Studies with cultured primary rat hepatocytes, hepatic stellate cells, rat models of liver fibrosis, and plasma levels in patients with chronic liver disease revealed that progressive fibrosis is associated with an increased TIMP-1 expression.
There are many stimulators of TIMP-1 expression, but little is known about the down-regulation of TIMP-1. Since cloning of TIMP-1 in 1986, a reduction of TIMP-1 expression could be demonstrated only by dexamethasone and concanavalin A. Histological findings from patients with liver fibrosis and from animal models of fibrosis indicate that recovery of liver fibrosis with diminution of excess extracellular matrix proteins is possible. An increased collagenase activity during recovery could be detected as a key mechanism in spontaneous resolution of fibrosis in rat liver homogenates. Since fibrotic liver already has an increased proteolytic activity (which, however, is inhibited by high TIMP-1 activity), our therapeutical approach aims at the inactivation of TIMP-1.
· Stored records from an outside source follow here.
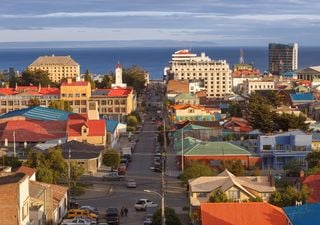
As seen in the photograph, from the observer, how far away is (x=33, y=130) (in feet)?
138

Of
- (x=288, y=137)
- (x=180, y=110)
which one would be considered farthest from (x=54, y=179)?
(x=180, y=110)

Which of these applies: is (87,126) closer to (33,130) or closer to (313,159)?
(33,130)

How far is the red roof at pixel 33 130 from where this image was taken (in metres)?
40.8

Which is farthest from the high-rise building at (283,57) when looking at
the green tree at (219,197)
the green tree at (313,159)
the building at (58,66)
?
the green tree at (219,197)

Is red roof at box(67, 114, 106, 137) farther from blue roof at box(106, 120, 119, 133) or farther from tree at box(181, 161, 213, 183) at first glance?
tree at box(181, 161, 213, 183)

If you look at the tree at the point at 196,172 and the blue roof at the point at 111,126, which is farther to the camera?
the blue roof at the point at 111,126

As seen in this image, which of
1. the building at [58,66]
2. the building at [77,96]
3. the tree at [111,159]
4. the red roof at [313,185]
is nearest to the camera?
the red roof at [313,185]

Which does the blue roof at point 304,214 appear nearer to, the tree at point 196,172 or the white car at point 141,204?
the white car at point 141,204

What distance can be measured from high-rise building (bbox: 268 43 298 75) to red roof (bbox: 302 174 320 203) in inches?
4432

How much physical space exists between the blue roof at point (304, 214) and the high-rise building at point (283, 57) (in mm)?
119189

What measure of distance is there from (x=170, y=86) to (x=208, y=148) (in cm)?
4049

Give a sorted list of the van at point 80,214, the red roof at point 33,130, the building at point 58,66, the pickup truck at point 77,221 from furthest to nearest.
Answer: the building at point 58,66 → the red roof at point 33,130 → the van at point 80,214 → the pickup truck at point 77,221

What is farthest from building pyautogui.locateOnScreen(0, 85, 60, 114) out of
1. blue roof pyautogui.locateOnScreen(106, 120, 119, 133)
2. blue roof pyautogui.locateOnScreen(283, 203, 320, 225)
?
blue roof pyautogui.locateOnScreen(283, 203, 320, 225)

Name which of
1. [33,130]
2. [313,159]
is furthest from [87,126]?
[313,159]
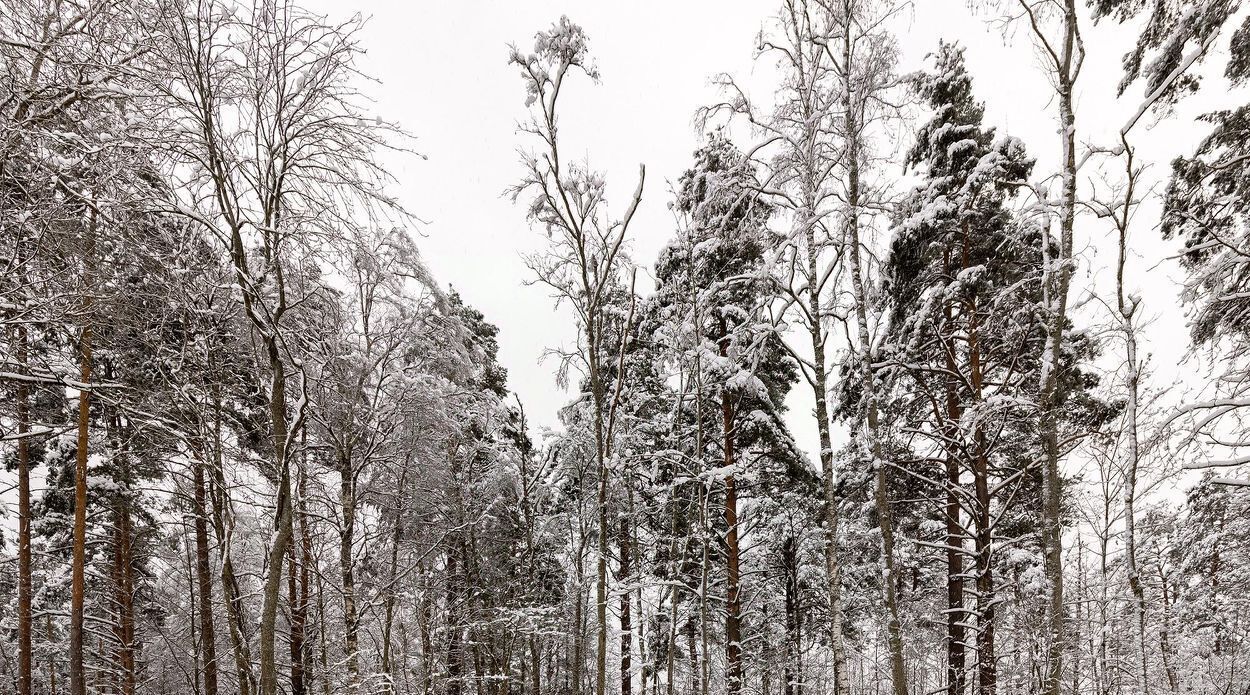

We chose MMP-9 for construction of TIMP-1 antagonists due to its high
affinity (Ki values <50 pM) toward TIMP-1. The
exact mechanisms of complex formation between TIMP-1 and MMP-9 are not
yet clear. Concerning binding of TIMP-1 to MMP-1, detailed studies
favor a model of a noncompetitive two-step mechanism. The first step is
thought to be a fast, reversible complex formation, followed by a slow
transformation into the final stable complex. The carboxy terminus of
MMPs plays an important role in the initial fast binding step. The
carboxy-terminal domain of progelatinase B is not involved in autolytic
or cellular activation and does not affect the catalytic activity of
the enzyme. However, carboxy-terminal domain interactions between
active MMP-9 and TIMP-1 significantly enhance the rate of complex
formation (Fig. 3
). After shortening the carboxy terminus of
MMP-9 by 125 amino acids, binding of TIMP-1 is reduced and completely
abolished by truncating the carboxy terminus by 142 residues (Roeb et
al., unpublished results). Moreover this mutant does not show any MMP
activity. Substrate binding is also reduced by that deletion similar as
already described for MMP-2. From these experiments, we conclude that
an effective binding of TIMP-1 is only possible by retaining most of
the hemopexin domain.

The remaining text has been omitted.